■ **WHAT THE TASK ASKS**: In the entries below, identify every line with the string "camera" and copy it.
** EXTRACTED ENTRIES follows **
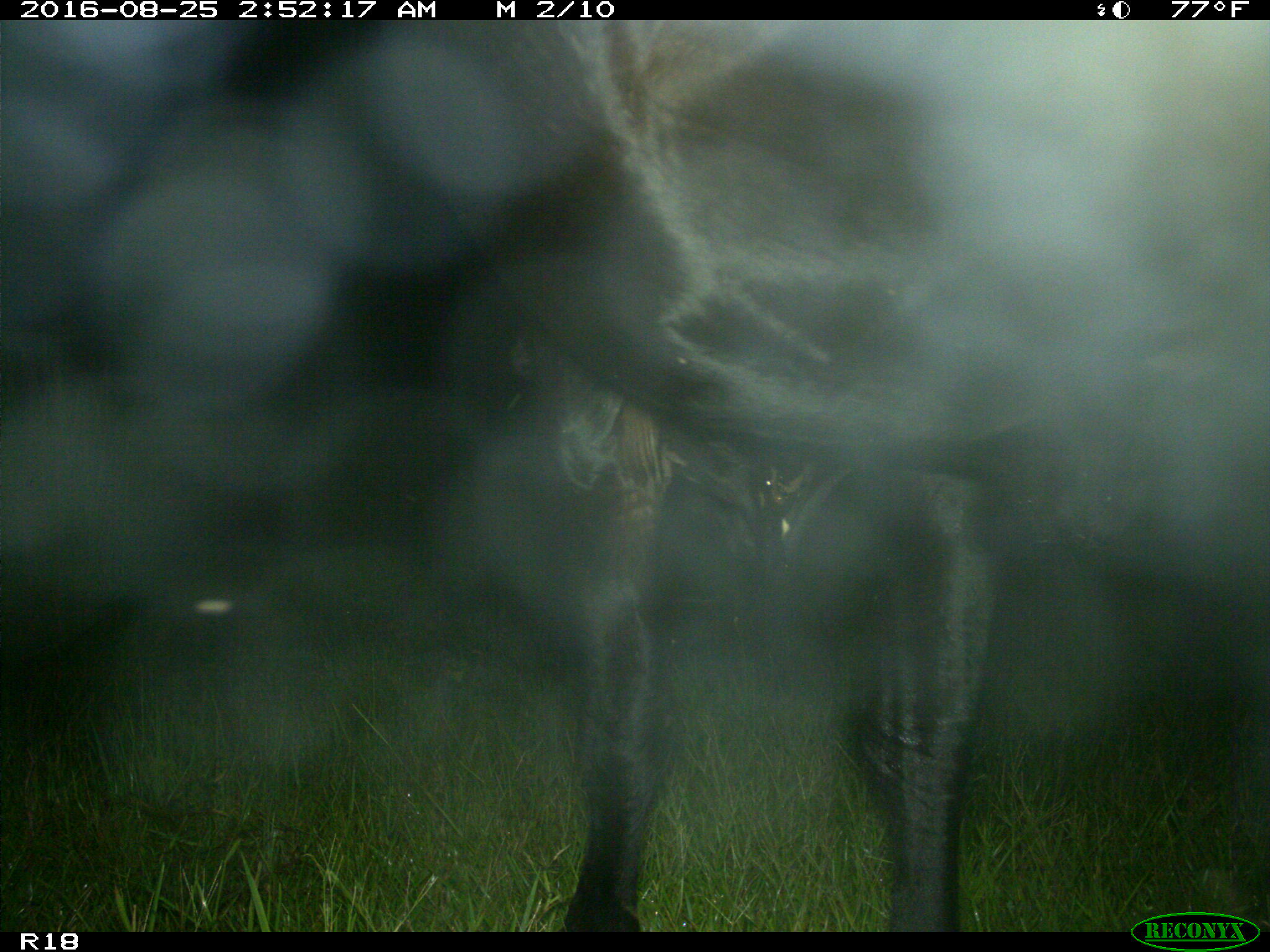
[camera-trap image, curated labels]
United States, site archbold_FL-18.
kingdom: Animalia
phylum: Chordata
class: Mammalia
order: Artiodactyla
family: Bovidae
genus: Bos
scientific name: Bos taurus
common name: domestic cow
** End of EXTRACTED ENTRIES **
** EXTRACTED ENTRIES follows **
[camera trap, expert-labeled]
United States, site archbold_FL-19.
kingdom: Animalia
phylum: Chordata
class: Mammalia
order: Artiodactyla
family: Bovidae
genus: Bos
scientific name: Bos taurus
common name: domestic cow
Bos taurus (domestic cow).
** End of EXTRACTED ENTRIES **
■ **OUTPUT**:
[camera-trap image, curated labels]
[camera trap, expert-labeled]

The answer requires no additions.